I agree that there are some impressive improvements from GPT-3 to GPT-4. But they seem to me a lot less impressive than jump from GPT-2 producing barely coherent texts to GPT-3 (somewhat) figuring out how to play chess.
I disagree with you take on LLM’s math abilities. Wolfram Alpha helps with tasks like SAT—and GPT-4 is doing well enough on them. But for some reason it (at least in the incarnation of Bing) has trouble with simple logic puzzles like the one I mentioned in other comment.
Can you tell more about success with theoretical physics concepts? I don’t think I’ve seen anybody try that.
Not coherently, no. My girlfriend is a theoretical physics and theory of machine learning prof, my understanding of her work is extremely fuzzy. But she was stuck on something where I was being a rubber ducky, which is tricky insofar as I barely understand what she does, and I proposed talking to ChatGPT. She basically entered the problem she was stuck on (her suspicion that two different things were related somehow, though she couldn’t quite pinpoint how). It took some tweaking—at first, it was super superficial, giving an explanation more suited for wikipedia or school homework than getting to the actual science, she needed to push it over and over to finally get equations and not just superficial explanations, unconnected. And at the time, the internet plugin was not out, so the lack of access to recent papers was a problem. But she said eventually, it spat out some accurate equations (though also the occasional total nonsense), made a bunch of connections between concepts that were accurate (though it could not always correctly identify why), and made some proposals for connections that she at least found promising. She was very intrigued by its ability to spot those connections; in some ways, it seemed to replicate the intuition an advanced physicist eventually obtains. She compared the experience with talking to an A-star Bachelor student who has memorised all the concepts and is very well read, but if you start prodding, often has not truly understood them; and yet suddenly makes some connections that should be vastly beyond them, though unable to properly explain why. She still found it helpful and interesting. - I am still under the impression it does much worse in this area than in e.g. biology or computer science.

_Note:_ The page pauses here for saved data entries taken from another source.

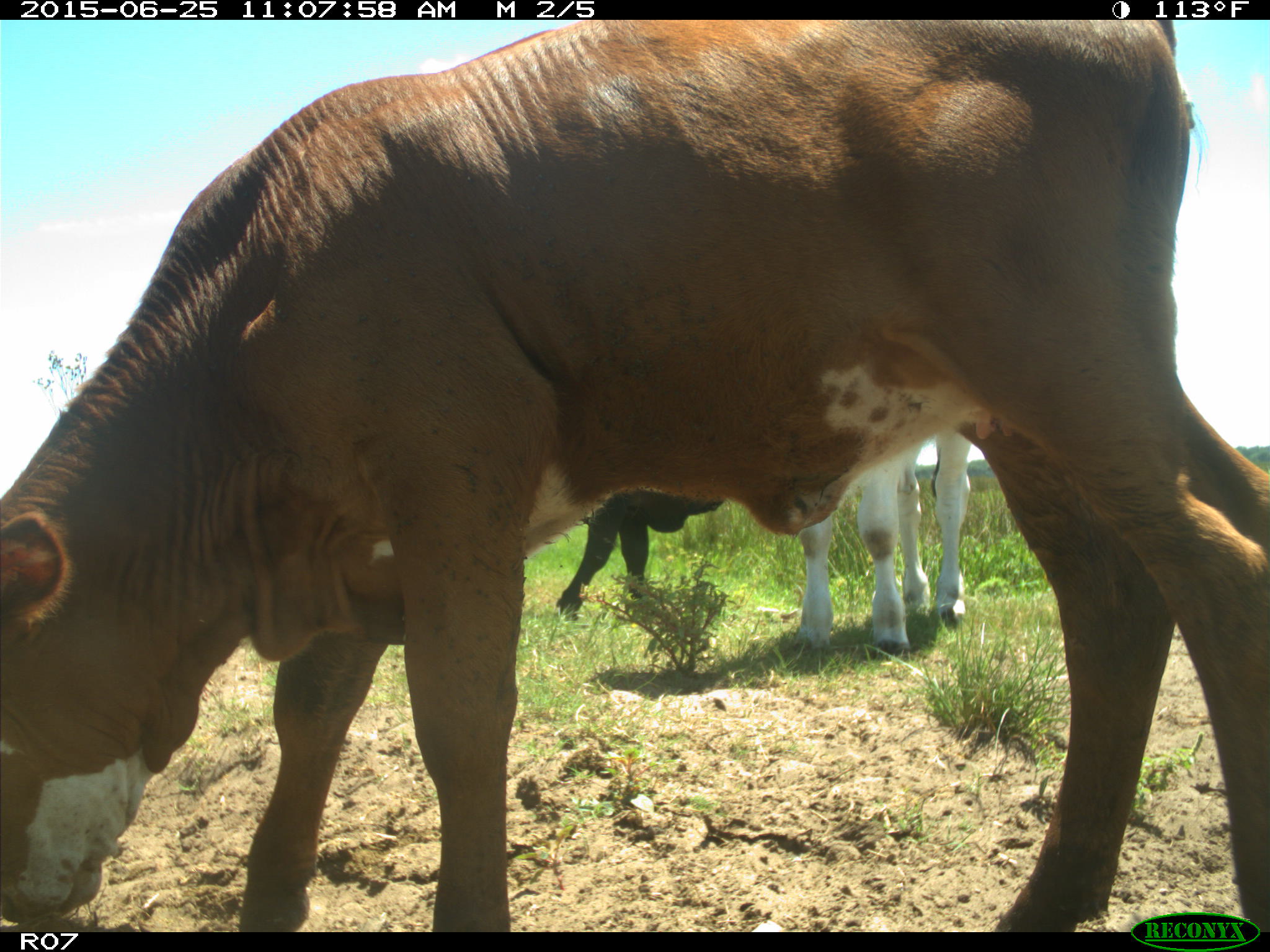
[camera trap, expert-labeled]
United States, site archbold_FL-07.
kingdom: Animalia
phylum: Chordata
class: Mammalia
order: Artiodactyla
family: Bovidae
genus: Bos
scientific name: Bos taurus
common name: domestic cow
Bos taurus (domestic cow).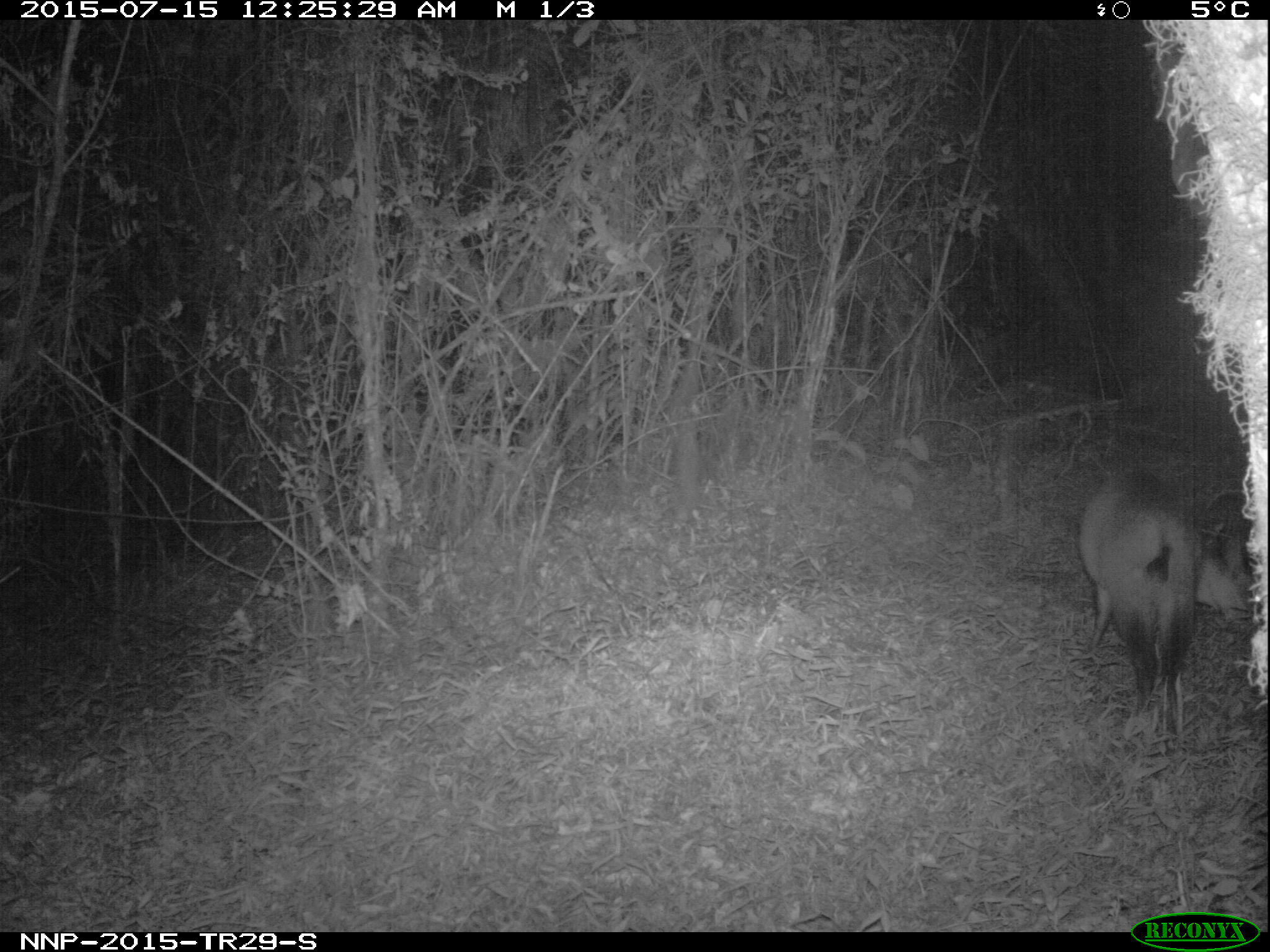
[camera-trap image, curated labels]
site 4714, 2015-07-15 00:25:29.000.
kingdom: Animalia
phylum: Chordata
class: Mammalia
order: Artiodactyla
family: Bovidae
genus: Cephalophus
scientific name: Cephalophus nigrifrons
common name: black-fronted duiker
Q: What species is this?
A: Cephalophus nigrifrons (black-fronted duiker).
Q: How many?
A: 1.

With the logic puzzle, the technical report on ChatGPT4 also seems confused at that. They had some logic puzzles which ChatGPT failed at, and where they got worse and worse with each iteration, only to suddenly learn them with no warning. I haven’t spotted the pattern yet, but can only say that it reminds me strongly of mistakes you see in young children lacking advanced theory of mind and time perception. E.g. it has huge difficulties with the idea that it needs to judge a past situation even though it now has more knowledge without getting biased by it, or that it needs to have knowledge but withhold it from another person to win a game. As humans, we tend to forget that these are very advanced skills, because we excel at them so.